Is it possible to find outlook specific markup via Capybara/Nokogiri ?
Given the following markup (erb <% %>
tags are processed into regular HTML)
...
<div>
<!--[if gte mso 9]>
<v:rect
xmlns:v="urn:schemas-microsoft-com:vml" fill="true" stroke="false"
style="width:<%= card_width %>px;height:<%= card_header_height %>px;"
>
<v:fill type="tile"
src="<%= avatar_background_url.split('?')[0] %>"
color="<%= background_color %>" />
<v:textbox inset="0,0,0,0">
<![endif]-->
<div>
How can I get the list of <v:fill ../>
tags ? (or eventually how can I get the whole comment if finding the tag inside a conditional comment is a problem)
I have tried the following
doc.xpath('//v:fill')
*** Nokogiri::XML::XPath::SyntaxError Exception: ERROR: Undefined namespace prefix: //v:fill
DO I need to somehow register the vml namespace ?
EDIT - following @ThomasWalpole approach
doc.xpath('//comment()').each do |comment_node|
vml_node_match = /<v\:fill.*src=\"(?<url>http\:[^"]*)"[^>]*\/>/.match(comment_node)
if vml_node_match
original_image_uri = URI.parse(vml_node_match['url'])

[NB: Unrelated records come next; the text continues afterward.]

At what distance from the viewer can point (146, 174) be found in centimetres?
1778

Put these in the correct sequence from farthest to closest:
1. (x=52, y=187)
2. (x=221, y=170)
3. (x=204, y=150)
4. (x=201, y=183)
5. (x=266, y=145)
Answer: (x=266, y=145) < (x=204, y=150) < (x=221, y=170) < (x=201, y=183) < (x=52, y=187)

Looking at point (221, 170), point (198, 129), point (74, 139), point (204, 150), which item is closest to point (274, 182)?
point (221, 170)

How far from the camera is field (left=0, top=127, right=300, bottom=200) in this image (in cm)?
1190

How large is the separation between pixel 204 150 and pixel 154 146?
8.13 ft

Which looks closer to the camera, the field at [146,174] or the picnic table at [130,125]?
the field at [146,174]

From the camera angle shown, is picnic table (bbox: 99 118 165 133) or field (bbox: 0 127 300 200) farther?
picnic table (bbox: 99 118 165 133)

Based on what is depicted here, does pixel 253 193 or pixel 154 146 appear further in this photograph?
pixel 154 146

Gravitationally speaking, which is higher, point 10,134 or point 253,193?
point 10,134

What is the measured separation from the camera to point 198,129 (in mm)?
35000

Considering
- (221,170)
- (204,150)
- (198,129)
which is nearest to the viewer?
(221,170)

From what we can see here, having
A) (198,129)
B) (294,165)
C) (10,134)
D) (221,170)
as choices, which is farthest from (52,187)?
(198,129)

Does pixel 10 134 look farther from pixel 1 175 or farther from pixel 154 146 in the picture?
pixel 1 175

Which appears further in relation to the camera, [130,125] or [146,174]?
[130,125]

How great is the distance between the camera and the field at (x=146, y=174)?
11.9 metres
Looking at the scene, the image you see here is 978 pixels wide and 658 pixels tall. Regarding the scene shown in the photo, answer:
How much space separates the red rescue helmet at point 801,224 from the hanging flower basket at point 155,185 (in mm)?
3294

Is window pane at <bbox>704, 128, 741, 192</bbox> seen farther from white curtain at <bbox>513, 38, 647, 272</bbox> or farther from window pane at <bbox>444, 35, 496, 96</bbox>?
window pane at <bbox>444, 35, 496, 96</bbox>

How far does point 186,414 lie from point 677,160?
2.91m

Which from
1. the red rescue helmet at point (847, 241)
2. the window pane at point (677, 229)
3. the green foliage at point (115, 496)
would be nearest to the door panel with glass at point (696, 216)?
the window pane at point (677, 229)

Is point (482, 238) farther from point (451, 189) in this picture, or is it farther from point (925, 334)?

vml_tag = vml_node_match[0]
handle_vml_image_replacement(original_image_uri, comment_node, vml_tag)
end
My handle_vml_image_replacement
then ends up calling the following replace_comment_image_src
def self.replace_comment_image_src(node:, comment:, old_url:, new_url:)
new_url = new_url.split('?').first # VML does not support URL with query params
puts "Replacing comment src URL in #{comment} by #{new_url}"
node.content = node.content.gsub(old_url, new_url)
end
But then it feels like the comment is actually no longer a "comment" and I can sometimes see the HTML as if it was escaped... I am most likely using the wrong method to change the comment text with Nokogiri ?
Here's the final code that I used for my email interceptor, thanks to @Thomas Walpole and @sschmeck for help along the way.
My goal was to replace images (linking to localhost) in VML markup with globally available images for testing with services like MOA or Litmus
doc.xpath('//comment()').each do |comment_node|
# Note : cannot capture beginning of tag, since it might span across several lines
src_attr_match = /.*src=\"(?<url>http[s]?\:[^"]*)"[^>]*\/>/.match(comment_node)
next unless src_attr_match
original_image_uri = URI.parse(src_attr_match['url'])
handle_comment_image_replacement(original_image_uri, comment_node)
end
WHich is later calling (after picking an url replacement strategy depending on source image type) :
def self.replace_comment_image_src(node:, old_url:, new_url:)
new_url = new_url.split('?').first
node.native_content = node.content.gsub(old_url, new_url)
end